I don't understand why it's giving me this TypeError: expected str, bytes or os.PathLike object, not list error. Any help would be appreciated.

reidmcy commented 1 year ago

Your providing a list in the yaml, it's expecting a string

CallOn84 commented 1 year ago

Your providing a list in the yaml, it's expecting a string

The yaml for maia_config is in a list, so I don't get it.

reidmcy commented 1 year ago

Please check again, here this is the relevant line.

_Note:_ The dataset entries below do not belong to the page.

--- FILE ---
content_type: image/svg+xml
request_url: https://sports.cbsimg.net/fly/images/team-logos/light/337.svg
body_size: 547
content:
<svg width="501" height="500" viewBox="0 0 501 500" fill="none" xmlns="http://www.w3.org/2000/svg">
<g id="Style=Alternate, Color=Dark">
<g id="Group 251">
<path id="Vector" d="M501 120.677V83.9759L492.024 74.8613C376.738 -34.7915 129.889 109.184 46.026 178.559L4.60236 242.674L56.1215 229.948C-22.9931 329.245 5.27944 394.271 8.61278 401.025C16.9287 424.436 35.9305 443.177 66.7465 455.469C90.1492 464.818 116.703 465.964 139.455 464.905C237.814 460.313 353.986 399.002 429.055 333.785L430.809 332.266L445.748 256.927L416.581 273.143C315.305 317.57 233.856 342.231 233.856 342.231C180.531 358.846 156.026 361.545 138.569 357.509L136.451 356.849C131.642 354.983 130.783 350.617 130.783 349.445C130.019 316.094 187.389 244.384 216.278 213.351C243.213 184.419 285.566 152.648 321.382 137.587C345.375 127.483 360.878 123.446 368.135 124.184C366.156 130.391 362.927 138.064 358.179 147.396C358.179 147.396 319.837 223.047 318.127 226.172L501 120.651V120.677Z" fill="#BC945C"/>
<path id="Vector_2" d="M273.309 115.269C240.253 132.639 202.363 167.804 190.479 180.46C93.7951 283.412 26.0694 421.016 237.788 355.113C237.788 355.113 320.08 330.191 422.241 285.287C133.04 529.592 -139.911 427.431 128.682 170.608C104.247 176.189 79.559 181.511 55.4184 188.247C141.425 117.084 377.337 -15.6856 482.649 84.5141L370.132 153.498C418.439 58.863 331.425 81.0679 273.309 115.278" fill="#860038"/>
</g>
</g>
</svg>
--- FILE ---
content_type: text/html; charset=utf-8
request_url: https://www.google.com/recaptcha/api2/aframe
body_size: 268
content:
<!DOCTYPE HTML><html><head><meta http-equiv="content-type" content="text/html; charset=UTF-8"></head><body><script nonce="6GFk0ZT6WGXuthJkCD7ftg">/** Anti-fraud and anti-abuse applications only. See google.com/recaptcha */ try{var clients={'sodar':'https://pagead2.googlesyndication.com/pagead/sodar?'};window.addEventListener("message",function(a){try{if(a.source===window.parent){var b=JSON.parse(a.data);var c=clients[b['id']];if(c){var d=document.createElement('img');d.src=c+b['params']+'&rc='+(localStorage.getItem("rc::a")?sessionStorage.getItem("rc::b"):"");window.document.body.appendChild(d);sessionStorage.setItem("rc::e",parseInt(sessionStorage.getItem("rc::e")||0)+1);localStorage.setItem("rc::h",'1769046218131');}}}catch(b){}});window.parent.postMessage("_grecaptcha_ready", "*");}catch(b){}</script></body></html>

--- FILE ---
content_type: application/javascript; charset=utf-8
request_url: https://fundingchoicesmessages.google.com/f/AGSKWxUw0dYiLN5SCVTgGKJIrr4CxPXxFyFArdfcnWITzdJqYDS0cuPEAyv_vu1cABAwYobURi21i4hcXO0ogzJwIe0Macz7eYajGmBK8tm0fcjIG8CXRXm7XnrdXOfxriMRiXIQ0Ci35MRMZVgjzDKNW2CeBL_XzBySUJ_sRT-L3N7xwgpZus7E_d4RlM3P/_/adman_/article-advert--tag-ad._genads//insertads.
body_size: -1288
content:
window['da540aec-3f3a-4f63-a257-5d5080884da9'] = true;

I'm not sure which config you are using there

CallOn84 commented 1 year ago

Please check again, here this is the relevant line. I'm not sure which config you are using there

Ah, thanks. It works now. However, when it goes through the training games, it comes back as 0 chunks total. I don't know why that happening when there's the data there.

reidmcy commented 1 year ago

It's not looking for the the directory to the files, did you read the comment in the yaml?

CallOn84 commented 1 year ago

It's not looking for the the directory to the files, did you read the comment in the yaml?

I did read the comments of the YAML and followed it to the tea. Still detecting zero chunks.

reidmcy commented 1 year ago

Then you are putting in the wrong path, glob.glob() will produce [] when nothing is found

CallOn84 commented 1 year ago

Then you are putting in the wrong path, glob.glob() will produce [] when nothing is found

I've replicated the same path as the final config in the configuration file, and it's still giving me no chunks.

This is literally my config file:

%YAML 1.2
---
gpu: 0

dataset:
  input_train: '/trainingdata/elo_ranges/2500/train/*/*'
  input_test: '/trainingdata/elo_ranges/2500/test/*/*'

training:
    precision: 'half'
    batch_size: 1024
    num_batch_splits: 1
    test_steps: 2000
    train_avg_report_steps: 50
    total_steps: 400000
    checkpoint_steps: 10000
    shuffle_size: 250000
    lr_values:
        - 0.1
        - 0.01
        - 0.001
        - 0.0001
    lr_boundaries:
        - 80000
        - 200000
        - 360000
    policy_loss_weight: 1.0            # weight of policy loss
    value_loss_weight: 1.0             # weight of value loss

model:
  filters: 64
  residual_blocks: 6
  se_ratio: 8
...
reidmcy commented 1 year ago

You're on Windows, that's almost certainly not a valid path on your OS. Where are your datafiles? The paths should point to them. The code we provide is intended for replication, it is not meant to be a turnkey run code and it just works, it's intended for other researches to replicate our work.

CallOn84 commented 1 year ago

You're on Windows, that's almost certainly not a valid path on your OS. Where are your datafiles? The paths should point to them. The code we provide is intended for replication, it is not meant to be a turnkey run code and it just works, it's intended for other researches to replicate our work.

Ah, okay. That makes sense. I just assumed the training was similar to that of when you train Leela Chess Zero using supervised learning, which I have done before.

As for data files, I'm not sure what you mean by that.

reidmcy commented 1 year ago

Did you do steps 1 and 2 of the instructions? That's for generating the training data, those are converted to the training/validation data files in step 2.

CallOn84 commented 1 year ago

Did you do steps 1 and 2 of the instructions? That's for generating the training data, those are converted to the training/validation data files in step 2.

After fiddling about for hours on Windows, trying to get it to work, I got train_maia.py working! I'm going to start training Maia to be rated at around 2500.